The homeless problem is not all about drug abuse and that idea is harmful because it's used as an excuse to ignore it.
Everyone knows that they need to have life goals. Even addicts know that they are optimizing the wrong thing.
There is a really interesting idea in this book, "The Myth of Meritocracy" that we are now forcing ourselves to invest so much into human capital (and his thesis is that most of that investment is a waste in an education / self improvement arms race) that we have to optimize the return of our lives, particularly financially but alos in other quality metrics. I just don't think this is a good way to think about your life.
Seems to me that life is fundamentally different from y = f(x). It's more like an imperative x = f(x), where the output keeps getting fed back into the input. That inherently produces more interesting behavior, even when f is relatively simple.

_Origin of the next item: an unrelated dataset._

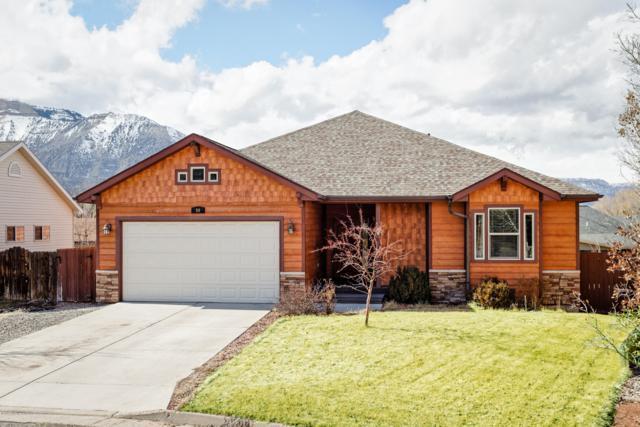 99 Juniper Lane, Battlement Mesa, CO 81635 (MLS #158218) :: McKinley Real Estate Sales, Inc.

And the thing that is missing in AI today is the back-and-forth conversion of correlations to causal relationships, which, yes, humans are not that good at, generally don't consciously do, but have a built-in mechanism for.
Life is single-objective?
I've thought this as well but there is more. You are constantly pulling from memory and examining that input combined with other inputs from other memories that you might not have had in the past resulting in a new memory and input built entirely from past memory.
It's not really a great analogy.
In machine learning the cost function is static and is defined by a smart person working hard to come up with something sensible. In life, the cost function changes constantly and is developed consciously as well as subconsciously. Indeed, the training examples (previous experiences) will influence the dynamically evolving cost function.
Moving along the gradient in a ML framework means that every refinement of the framework will influence cost non-positively, while in life we often act in ways that decrease utility.
Also, to put it bluntly, life is just a lot more complicated than that.